The Wellness Newsletter from UC Berkeley, suggests foods to eat to maintain health: turkey-papaya salad for vitamin C and potassium; and coffee, tea, and chocolate for antioxidants, which can reduce the potential for chronic illness. In the field of nutritional psychology, Columbia University Professor Drew Ramsey recommends eating oysters, which have omega-3 fatty acids that can decrease the risk of depression. So his research suggests.

On that rainy day, Missy spread cheese on a cracker and explained, “Austin and I have adopted the 80/20 rule. We eat healthy at home 80% of the time; 20% of the time we go out to eat and are less disciplined about what foods we put in our bodies.”

At Chico State, where they learned about healthy and unhealthy environments and about social issues – and took part in outdoor activities – they mostly ate what they wanted to eat, which meant a lot of carbs. They put on weight, especially during the first year at college.

Austin said: “We had no agricultural background, but the more we asked ‘how can we help the most and do the least harm to the earth?’ it came down to farming in an intentional way, growing diverse crops, and contributing to the well-being of the local community.”

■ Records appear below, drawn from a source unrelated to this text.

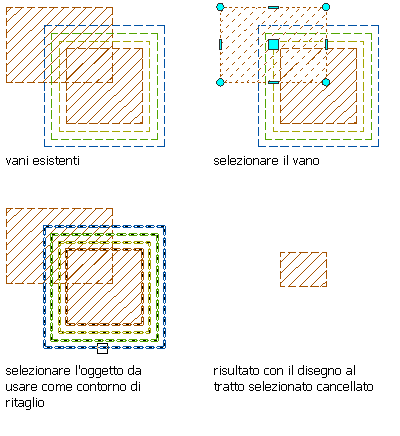 vani esistenti

selezionare il vano

selezionare l'oggetto da usare come contorno di ritaglio

risultato con il disegno al tratto selezionato cancellato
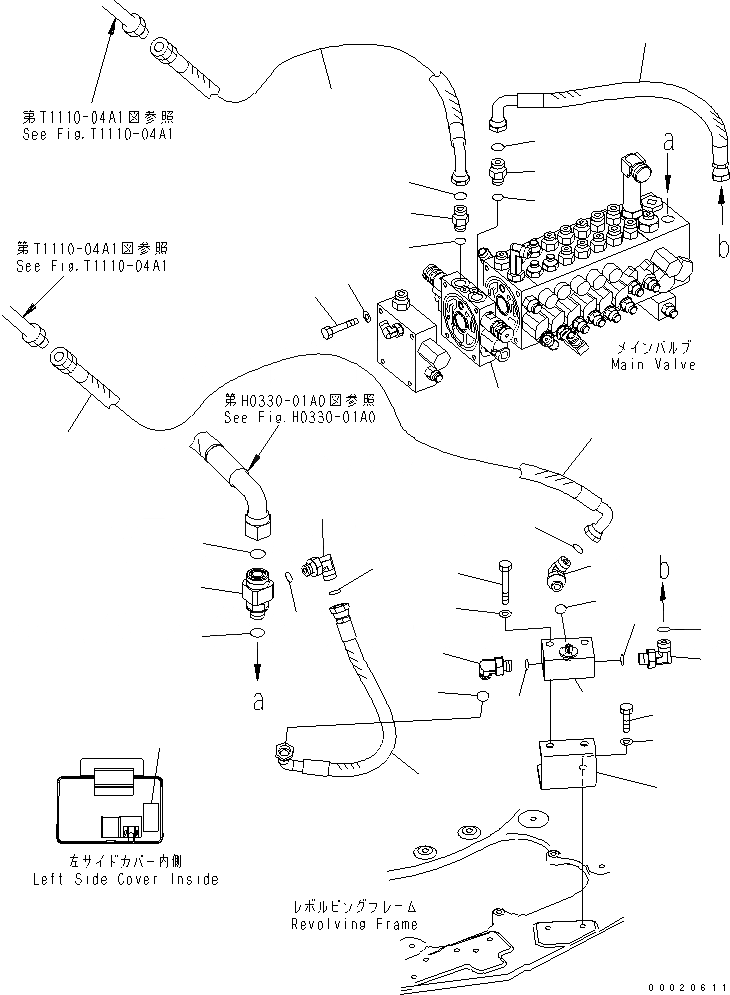 第T1110-04A1図参照
See Fig.T1110-04A1

a

b

第T1110-04A1図参照
See Fig.T1110-04A1

メインバルブ
Main Valve

第H0330-01A0図参照
See Fig.H0330-01A0

b

a

左サイドカバー内側
Left Side Cover Inside

レボルビングフレーム
Revolving Frame

00020611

Missy added, “We knew we wanted healthy soil, a healthy economy, healthy mind, body, and spirit, and a healthy personal relationship between the two of us.”

Sometimes it’s a real challenge, especially when Missy and Austin get up at sunrise and get to work moving cows or harvesting crops.

“One afternoon, I got real cranky,” Missy said. “I hadn’t eaten anything all day and I was ready to give up, but I realized that if I didn’t do what I was supposed to do, Austin would have to do his work and mine too.”

What did Missy do? Went out, bought burritos and beer, returned to Bee-Well, ate and drank and then went back to work.

The Lely’s friend and fellow farmer, Stacey Tuel, grows vegetables with her partner, Taylor Bertrand-Barrett, who went to high school with Austin. Phoenix Family Farm is the name of Stacey’s and Taylor’s operation. The Lelys say it helps to have a community of farmers and environmentalists, including local role models such as Ann Teller, Bob Cannard, Paul Wirtz, Candi Edmondson, and Jack London, who belonged, at the start of the 20th century, to what was called “the back-to-the-land-movement.” In Sonoma Valley, there has always been, for the past 125 years, a back-to-the-land movement, which has also been a movement for health and wellness and for what Missy Lely calls “the spirit,” which London also prized.

Missy explains, “If I eat bad I don’t feel good. The spirit is about radiating joy and energy. It’s about engaging with the land and the community, growing as individuals and learning more.”

Jonah Raskin is the author of Field Days: A Year of Farming, Eating and Drinking Wine in California.